Lessons for SA from South America
Two South American countries - Colombia and Venezuela - offer lessons in governance that we would do well to heed. Colombia is now one of the fastest growing economies in South America. Venezuela, ravaged by a drop in oil prices and poor leadership, is moving in the opposite direction, according to Moneyweb.
Colombia, once the drug den of the world and now one of its fastest growing economies, has a few lessons to teach SA. This is true also of its neighbour Venezuela, now the basket case of South America. In Venezuela’s case, the lessons are tragic.
Like most neighbours, Colombia and Venezuela haven’t always seen eye-to-eye. The two countries nearly came to war in 2009 when Colombia arrested four Venezuelan soldiers who crossed the border, and has repeatedly accused its neighbour of harbouring Marxist FARC guerrillas.
Relations have improved since then, but in most other respects the two countries are headed in entirely different directions.
Colombia, once the regional hub for drug traffickers and kidnappers, has undergone a remarkable transformation in recent years. Its economy is the fastest growing in the region after Bolivia, clocking an average 4.3% growth between 2001 and 2014. It also ranks second in the 2015 Economic Freedom Index, behind Chile, the result of vast improvements in labour, trade and investment freedoms.
The same index lists Venezuela as the second worst country in the region in terms of economic freedom, just a shade above Cuba.
The Colombian government simplified and shredded laws that stood in the way of growth, reduced tax on business and signed free trade agreements with scores of countries. It offers assistance for start-up businesses, and a housing boom – powered by government subsidies and soft bank interest rates – has helped the construction sector achieve 10% annual growth in recent years. The government is also spending huge sums on infrastructure, which is expected to boost economic growth by 0.7% a year.
Colombian President Juan Manuel Santos, re-elected for a second term in 2014, has tried to distance himself from the policies of his predecessor, Álvaro Uribe, who resolved to smash FARC guerrillas and reduce crime. Santos has put economic vitality at the forefront of his government. He has done far more than his predecessor in reaching an accommodation with the guerrillas and reducing crime, which by the latest count is down 30% over the last decade.
A peace deal thrashed out in Havana, Cuba, between FARC guerrillas and the government last year promises to bring an end to all illegal drug activity and redistribute land to the rural poor. This is a war that has been waged with varying levels of intensity since 1948. The writing was on the wall for FARC once the US offered Cuba and Iran an olive branch, and by some reports, just a few thousand guerrillas remain in remote parts of the country. The rest have opted for reintegration and a chance to launch a new career in South America’s hottest economy.
Astonishingly, Colombia has now surpassed Argentina as the region’s third largest economy, after Brazil and Mexico.
The story in Venezuela could not be more different. Its growth rate averaged 2.5% between 1998 and 2014, but is expected to shrink by 7% this year. The economy has been savaged by the drop in the price of oil, on which it depends for 95% of its foreign earnings. Inflation is likely to top 150% this year, the highest in the world, and there is a fear the country will default on its foreign debt in 2016.
The country operates a three-tier official exchange rate, alongside the black market rate which has halved against the US dollar this year alone. South Africans who lived through the two-tier financial rand under apartheid will understand the propensity for fraud in such a system, where those with access to the cheaper financial rand could profit 20% or more by converting these to so-called commercial rands. Venezuela’s weak currency makes it a bargain for tourists with hard currency, but the country’s reputation for crime and shortages is keeping all but the hard-core backpackers away. Some hotels, while offering great deals, are asking tourists to bring their own toilet paper and soap. Shortages of food, medicine and other basic necessities, most of which are imported, are blamed on the declining revenues from oil sales.
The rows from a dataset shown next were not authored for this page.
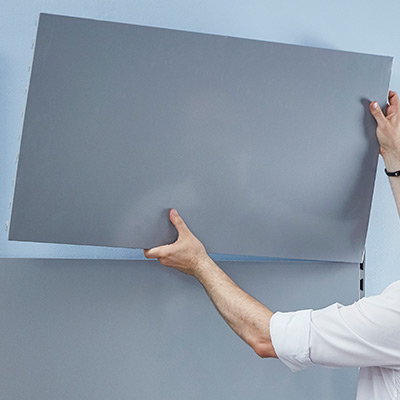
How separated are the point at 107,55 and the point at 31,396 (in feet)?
1.93

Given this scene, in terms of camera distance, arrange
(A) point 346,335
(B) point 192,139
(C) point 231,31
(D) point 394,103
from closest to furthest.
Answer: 1. (A) point 346,335
2. (B) point 192,139
3. (D) point 394,103
4. (C) point 231,31

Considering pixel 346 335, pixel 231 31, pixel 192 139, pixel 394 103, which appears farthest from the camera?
pixel 231 31

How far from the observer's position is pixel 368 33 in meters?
1.25

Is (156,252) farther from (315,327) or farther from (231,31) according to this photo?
(231,31)

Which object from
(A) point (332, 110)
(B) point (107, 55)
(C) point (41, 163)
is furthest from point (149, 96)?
(A) point (332, 110)

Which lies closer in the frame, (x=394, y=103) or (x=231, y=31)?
(x=394, y=103)

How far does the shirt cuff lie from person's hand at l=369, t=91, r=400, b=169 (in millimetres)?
375

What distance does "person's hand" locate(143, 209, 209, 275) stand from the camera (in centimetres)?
95

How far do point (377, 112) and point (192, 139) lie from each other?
35cm

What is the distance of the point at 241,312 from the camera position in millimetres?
896

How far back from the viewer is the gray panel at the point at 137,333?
925mm

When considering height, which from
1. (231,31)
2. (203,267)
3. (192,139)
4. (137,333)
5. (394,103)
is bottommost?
(137,333)

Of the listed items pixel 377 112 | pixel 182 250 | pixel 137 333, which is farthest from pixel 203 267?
pixel 377 112

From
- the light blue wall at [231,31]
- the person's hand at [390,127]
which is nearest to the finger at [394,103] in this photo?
the person's hand at [390,127]
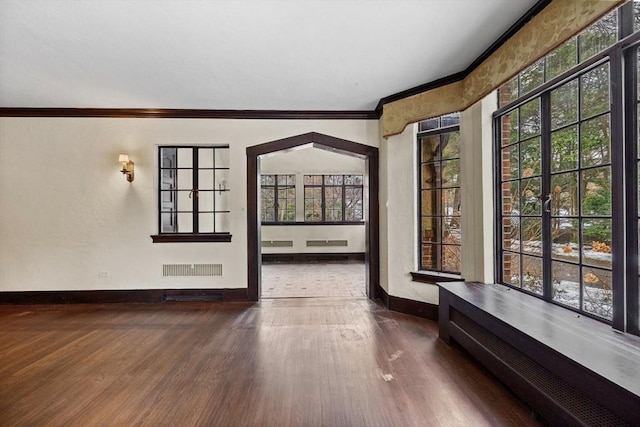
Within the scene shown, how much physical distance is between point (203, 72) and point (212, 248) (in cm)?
238

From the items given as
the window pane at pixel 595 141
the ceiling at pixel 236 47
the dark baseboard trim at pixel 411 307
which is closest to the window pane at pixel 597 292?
the window pane at pixel 595 141

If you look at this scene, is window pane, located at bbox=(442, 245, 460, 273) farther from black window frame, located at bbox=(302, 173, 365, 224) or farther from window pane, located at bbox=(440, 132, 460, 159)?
black window frame, located at bbox=(302, 173, 365, 224)

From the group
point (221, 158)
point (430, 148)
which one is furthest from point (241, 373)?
point (221, 158)

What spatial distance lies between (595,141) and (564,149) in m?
0.26

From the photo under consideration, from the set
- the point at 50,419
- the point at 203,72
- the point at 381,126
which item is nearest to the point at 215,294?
the point at 50,419

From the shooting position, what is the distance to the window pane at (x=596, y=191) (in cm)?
210

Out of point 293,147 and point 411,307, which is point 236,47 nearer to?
point 293,147

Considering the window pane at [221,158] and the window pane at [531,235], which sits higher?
the window pane at [221,158]

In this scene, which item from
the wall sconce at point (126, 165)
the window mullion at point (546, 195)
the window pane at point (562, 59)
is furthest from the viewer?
the wall sconce at point (126, 165)

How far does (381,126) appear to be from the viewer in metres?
4.51

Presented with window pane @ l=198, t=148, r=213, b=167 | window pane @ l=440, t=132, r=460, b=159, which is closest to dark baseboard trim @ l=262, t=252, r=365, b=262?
window pane @ l=198, t=148, r=213, b=167

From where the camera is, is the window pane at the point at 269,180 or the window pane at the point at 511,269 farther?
the window pane at the point at 269,180

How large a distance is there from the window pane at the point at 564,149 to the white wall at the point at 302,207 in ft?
19.8

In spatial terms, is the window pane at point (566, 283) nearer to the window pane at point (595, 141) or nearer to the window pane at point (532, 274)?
the window pane at point (532, 274)
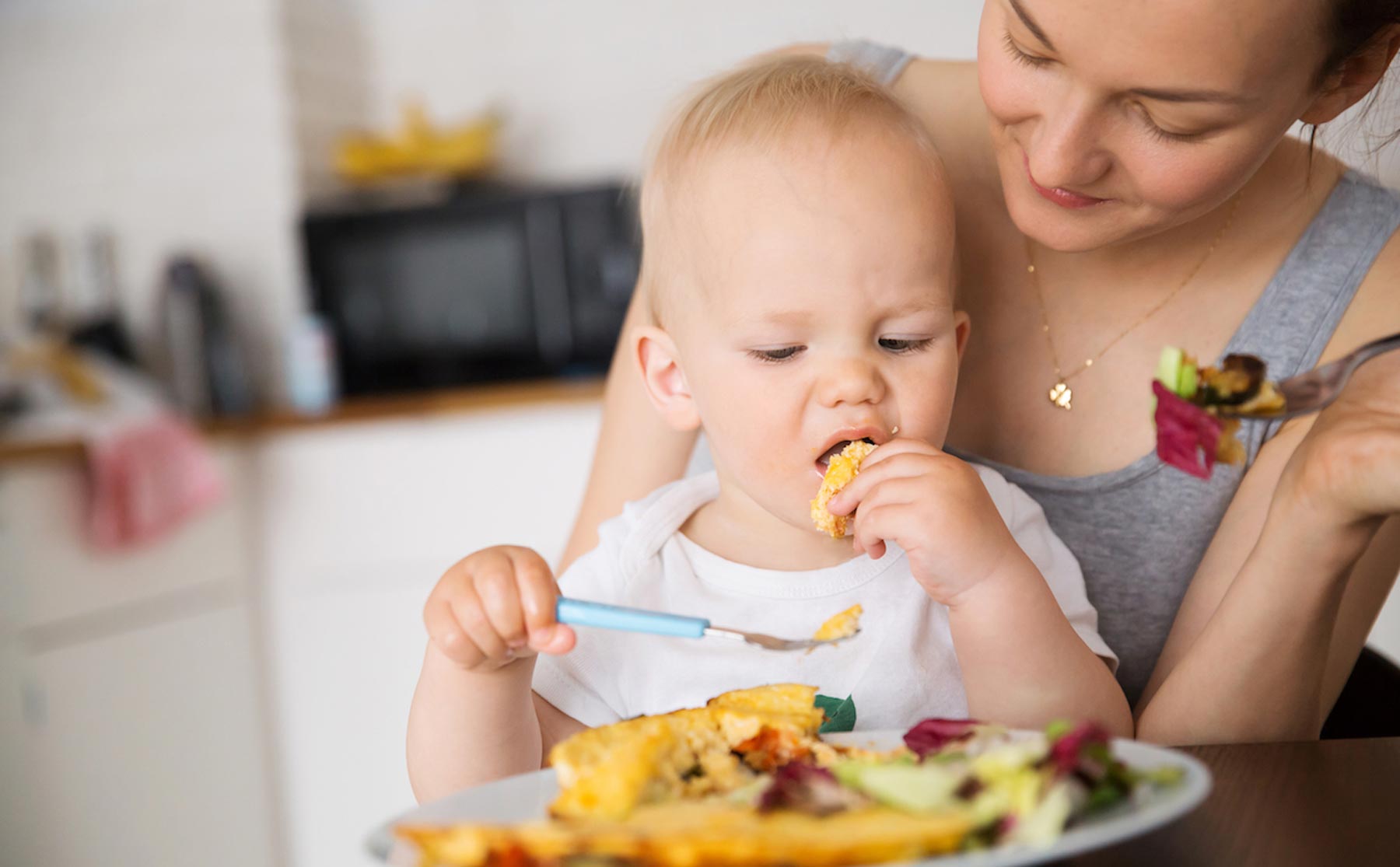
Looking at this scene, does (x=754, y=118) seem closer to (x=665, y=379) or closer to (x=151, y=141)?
(x=665, y=379)

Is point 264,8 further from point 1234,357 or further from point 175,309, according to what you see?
point 1234,357

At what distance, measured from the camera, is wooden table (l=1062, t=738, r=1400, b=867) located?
22.3 inches

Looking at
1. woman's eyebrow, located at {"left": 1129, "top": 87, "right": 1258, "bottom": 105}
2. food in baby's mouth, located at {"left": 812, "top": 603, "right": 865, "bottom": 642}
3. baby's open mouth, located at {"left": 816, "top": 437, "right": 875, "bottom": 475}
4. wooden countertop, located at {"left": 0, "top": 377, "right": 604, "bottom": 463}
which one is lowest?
wooden countertop, located at {"left": 0, "top": 377, "right": 604, "bottom": 463}

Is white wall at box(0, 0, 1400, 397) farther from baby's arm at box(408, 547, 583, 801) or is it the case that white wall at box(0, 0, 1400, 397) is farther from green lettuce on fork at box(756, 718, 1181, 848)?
green lettuce on fork at box(756, 718, 1181, 848)

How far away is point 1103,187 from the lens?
3.01 ft

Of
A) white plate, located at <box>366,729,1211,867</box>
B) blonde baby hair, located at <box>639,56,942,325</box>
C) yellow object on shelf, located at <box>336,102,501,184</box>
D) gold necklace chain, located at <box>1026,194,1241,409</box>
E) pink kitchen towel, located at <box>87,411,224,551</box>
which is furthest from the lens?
yellow object on shelf, located at <box>336,102,501,184</box>

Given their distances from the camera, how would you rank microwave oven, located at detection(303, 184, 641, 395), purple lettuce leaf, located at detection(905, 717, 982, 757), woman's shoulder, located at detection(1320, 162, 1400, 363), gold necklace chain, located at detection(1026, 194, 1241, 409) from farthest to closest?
microwave oven, located at detection(303, 184, 641, 395)
gold necklace chain, located at detection(1026, 194, 1241, 409)
woman's shoulder, located at detection(1320, 162, 1400, 363)
purple lettuce leaf, located at detection(905, 717, 982, 757)

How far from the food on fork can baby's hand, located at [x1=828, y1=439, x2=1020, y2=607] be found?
0.16 meters

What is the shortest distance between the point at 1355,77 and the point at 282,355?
280 centimetres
Under the late President Hugo Chávez, Venezuela was venerated by post-Soviet coffin bearers as a socialist Valhalla that would redeem Karl Marx’s fading vision of a workers’ paradise. That vision lies in tatters under his successor, Nicolás Maduro, who seems cursed with bad luck, bad governance and a gaffe-prone tongue. Not to mention out-of-control corruption: an estimated US$20 billion of the US$59 billion allocated for imports in 2012 disappeared through fraud, according to the former head of the country’s central bank, Edmée Betancourt.
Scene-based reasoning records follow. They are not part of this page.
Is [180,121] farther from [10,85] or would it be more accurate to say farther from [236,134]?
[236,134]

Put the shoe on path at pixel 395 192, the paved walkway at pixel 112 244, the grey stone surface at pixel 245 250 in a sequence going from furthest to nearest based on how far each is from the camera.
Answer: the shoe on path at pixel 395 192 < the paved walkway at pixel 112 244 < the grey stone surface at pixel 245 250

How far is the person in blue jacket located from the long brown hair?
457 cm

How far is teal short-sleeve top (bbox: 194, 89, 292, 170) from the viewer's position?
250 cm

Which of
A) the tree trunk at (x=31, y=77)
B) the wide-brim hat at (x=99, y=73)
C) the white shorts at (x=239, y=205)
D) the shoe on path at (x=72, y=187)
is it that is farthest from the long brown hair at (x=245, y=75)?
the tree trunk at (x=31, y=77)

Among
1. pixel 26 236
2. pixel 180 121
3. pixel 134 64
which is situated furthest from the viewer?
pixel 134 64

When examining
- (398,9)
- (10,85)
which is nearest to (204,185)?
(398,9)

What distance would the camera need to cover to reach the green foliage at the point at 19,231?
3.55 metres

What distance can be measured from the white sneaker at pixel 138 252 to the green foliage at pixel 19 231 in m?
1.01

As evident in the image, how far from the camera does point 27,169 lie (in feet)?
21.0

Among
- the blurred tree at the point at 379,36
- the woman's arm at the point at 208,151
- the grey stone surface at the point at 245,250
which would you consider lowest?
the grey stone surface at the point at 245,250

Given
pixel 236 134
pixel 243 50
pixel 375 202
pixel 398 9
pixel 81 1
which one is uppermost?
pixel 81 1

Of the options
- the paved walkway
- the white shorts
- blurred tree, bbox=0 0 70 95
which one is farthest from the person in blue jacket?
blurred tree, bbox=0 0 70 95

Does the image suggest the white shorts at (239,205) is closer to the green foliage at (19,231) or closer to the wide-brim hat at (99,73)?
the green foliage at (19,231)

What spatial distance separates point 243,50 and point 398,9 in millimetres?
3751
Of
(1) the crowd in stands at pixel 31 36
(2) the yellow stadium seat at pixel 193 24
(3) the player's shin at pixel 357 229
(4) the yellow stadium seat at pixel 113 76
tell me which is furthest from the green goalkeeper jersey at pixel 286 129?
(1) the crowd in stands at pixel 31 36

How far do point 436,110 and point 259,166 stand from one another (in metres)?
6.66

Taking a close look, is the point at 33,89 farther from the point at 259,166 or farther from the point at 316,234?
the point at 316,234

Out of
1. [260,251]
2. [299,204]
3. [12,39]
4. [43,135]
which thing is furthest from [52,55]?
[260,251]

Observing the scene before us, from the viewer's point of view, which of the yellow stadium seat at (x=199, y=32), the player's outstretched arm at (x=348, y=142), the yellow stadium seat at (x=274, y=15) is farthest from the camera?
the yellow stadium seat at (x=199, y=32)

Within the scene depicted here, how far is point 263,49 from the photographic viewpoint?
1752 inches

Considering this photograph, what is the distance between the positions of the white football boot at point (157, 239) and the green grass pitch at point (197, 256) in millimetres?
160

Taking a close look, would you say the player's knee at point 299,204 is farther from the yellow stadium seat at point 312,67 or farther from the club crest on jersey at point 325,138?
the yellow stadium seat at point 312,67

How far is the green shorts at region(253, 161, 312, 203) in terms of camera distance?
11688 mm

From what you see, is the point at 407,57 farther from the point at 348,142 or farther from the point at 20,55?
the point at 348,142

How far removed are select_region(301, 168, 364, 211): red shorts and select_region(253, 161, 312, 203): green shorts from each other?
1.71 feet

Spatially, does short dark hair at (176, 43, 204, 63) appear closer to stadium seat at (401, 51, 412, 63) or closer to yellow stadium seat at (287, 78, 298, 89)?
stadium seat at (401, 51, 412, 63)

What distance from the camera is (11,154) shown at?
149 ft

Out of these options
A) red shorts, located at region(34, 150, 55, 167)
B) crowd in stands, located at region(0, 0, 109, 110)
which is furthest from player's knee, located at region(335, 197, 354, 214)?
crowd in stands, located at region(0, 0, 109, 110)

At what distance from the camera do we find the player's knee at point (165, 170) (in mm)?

Venezuelans have responded in the only way they can: emigration. Research by Simón Bolívar University’s economics department says 1.2 million Venezuelans now live abroad, a 2000% increase since the mid-1990s. Nearly one in ten of those remaining are considering moving abroad.
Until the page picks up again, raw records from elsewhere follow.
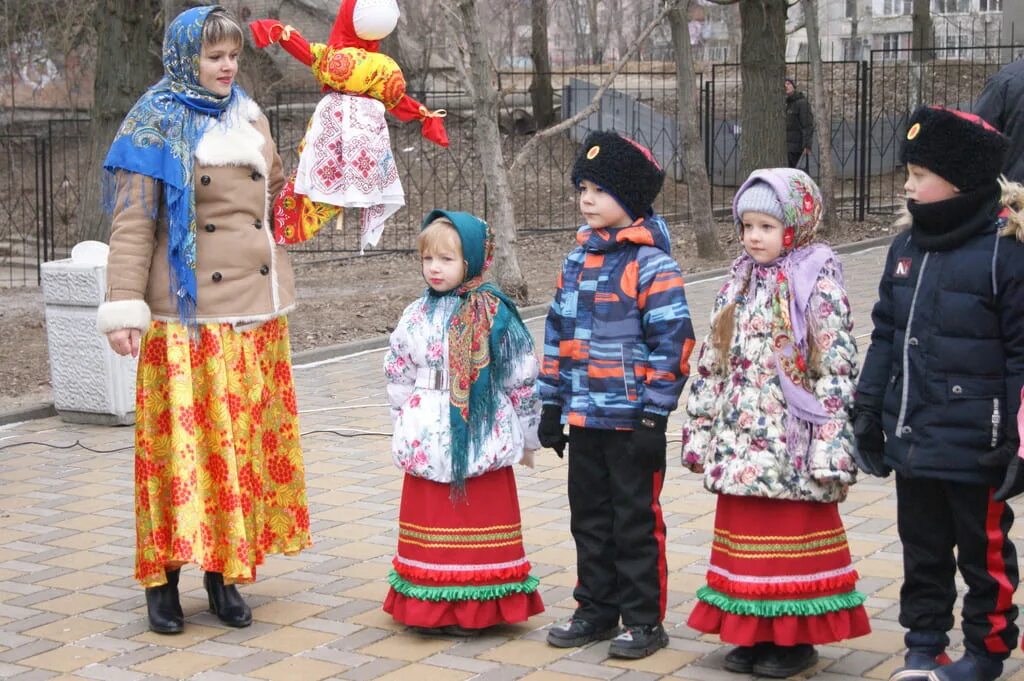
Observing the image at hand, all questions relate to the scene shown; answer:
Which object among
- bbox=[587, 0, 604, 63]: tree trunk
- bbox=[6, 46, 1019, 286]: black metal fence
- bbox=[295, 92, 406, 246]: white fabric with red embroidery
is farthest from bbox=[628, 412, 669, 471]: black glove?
bbox=[587, 0, 604, 63]: tree trunk

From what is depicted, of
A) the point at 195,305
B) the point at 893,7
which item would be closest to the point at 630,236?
the point at 195,305

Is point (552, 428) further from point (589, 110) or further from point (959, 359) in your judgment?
point (589, 110)

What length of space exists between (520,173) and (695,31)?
59.6 ft

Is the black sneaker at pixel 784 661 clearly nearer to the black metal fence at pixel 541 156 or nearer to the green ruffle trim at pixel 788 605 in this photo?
the green ruffle trim at pixel 788 605

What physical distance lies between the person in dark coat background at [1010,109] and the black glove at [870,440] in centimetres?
171

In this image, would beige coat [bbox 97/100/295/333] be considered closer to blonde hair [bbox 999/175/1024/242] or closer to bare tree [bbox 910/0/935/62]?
blonde hair [bbox 999/175/1024/242]

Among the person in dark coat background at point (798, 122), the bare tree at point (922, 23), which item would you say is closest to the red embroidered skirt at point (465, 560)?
the person in dark coat background at point (798, 122)

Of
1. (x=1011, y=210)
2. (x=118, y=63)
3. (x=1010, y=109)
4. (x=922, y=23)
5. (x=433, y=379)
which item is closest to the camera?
(x=1011, y=210)

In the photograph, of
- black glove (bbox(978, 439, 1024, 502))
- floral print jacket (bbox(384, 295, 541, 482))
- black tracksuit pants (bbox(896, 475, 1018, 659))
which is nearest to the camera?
black glove (bbox(978, 439, 1024, 502))

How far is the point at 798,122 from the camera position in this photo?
59.1 ft

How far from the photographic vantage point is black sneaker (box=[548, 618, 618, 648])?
14.8ft

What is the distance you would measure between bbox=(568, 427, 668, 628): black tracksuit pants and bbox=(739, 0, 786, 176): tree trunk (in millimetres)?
11681

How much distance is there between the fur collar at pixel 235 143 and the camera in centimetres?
475

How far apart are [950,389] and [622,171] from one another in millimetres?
1183
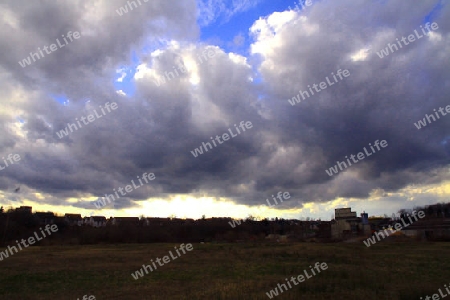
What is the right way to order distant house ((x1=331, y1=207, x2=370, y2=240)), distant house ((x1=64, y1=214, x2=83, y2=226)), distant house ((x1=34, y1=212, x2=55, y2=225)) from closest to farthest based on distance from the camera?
distant house ((x1=331, y1=207, x2=370, y2=240)) → distant house ((x1=34, y1=212, x2=55, y2=225)) → distant house ((x1=64, y1=214, x2=83, y2=226))

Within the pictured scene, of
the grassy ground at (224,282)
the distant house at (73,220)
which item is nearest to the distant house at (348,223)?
the grassy ground at (224,282)

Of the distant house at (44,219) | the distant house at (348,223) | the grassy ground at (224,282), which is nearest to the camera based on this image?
the grassy ground at (224,282)

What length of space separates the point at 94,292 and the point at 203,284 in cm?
488

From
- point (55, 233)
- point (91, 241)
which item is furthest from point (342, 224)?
point (55, 233)

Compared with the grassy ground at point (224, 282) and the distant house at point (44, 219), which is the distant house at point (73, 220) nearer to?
the distant house at point (44, 219)

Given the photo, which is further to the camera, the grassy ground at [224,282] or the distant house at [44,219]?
the distant house at [44,219]

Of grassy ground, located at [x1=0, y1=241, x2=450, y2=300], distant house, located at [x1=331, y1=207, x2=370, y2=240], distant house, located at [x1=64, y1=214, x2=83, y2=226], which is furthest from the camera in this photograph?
distant house, located at [x1=64, y1=214, x2=83, y2=226]

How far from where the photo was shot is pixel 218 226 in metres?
94.0

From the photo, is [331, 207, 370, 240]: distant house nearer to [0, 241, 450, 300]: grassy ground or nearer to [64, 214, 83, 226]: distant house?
[0, 241, 450, 300]: grassy ground

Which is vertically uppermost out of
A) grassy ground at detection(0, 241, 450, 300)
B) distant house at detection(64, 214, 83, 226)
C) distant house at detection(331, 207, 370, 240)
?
distant house at detection(64, 214, 83, 226)

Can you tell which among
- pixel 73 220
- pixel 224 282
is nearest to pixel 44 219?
pixel 73 220

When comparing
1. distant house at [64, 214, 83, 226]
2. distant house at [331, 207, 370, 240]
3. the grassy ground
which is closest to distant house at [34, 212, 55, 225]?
distant house at [64, 214, 83, 226]

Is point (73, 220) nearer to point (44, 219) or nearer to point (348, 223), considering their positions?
point (44, 219)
Brazil, the largest economy in the region, squats uncomfortably between these two. Though it has a sizeable industrial base, it reliance on commodity exports has pushed it into recession. Like SA, its growing welfare bill has crippled its budgetary flexibility, though with an unemployment rate of just 6%, Brazilians are better able to ride out the storm.
All countries in the region look with envy at Chile and Colombia, the two fastest growing countries in South America. SA would do well to study them too.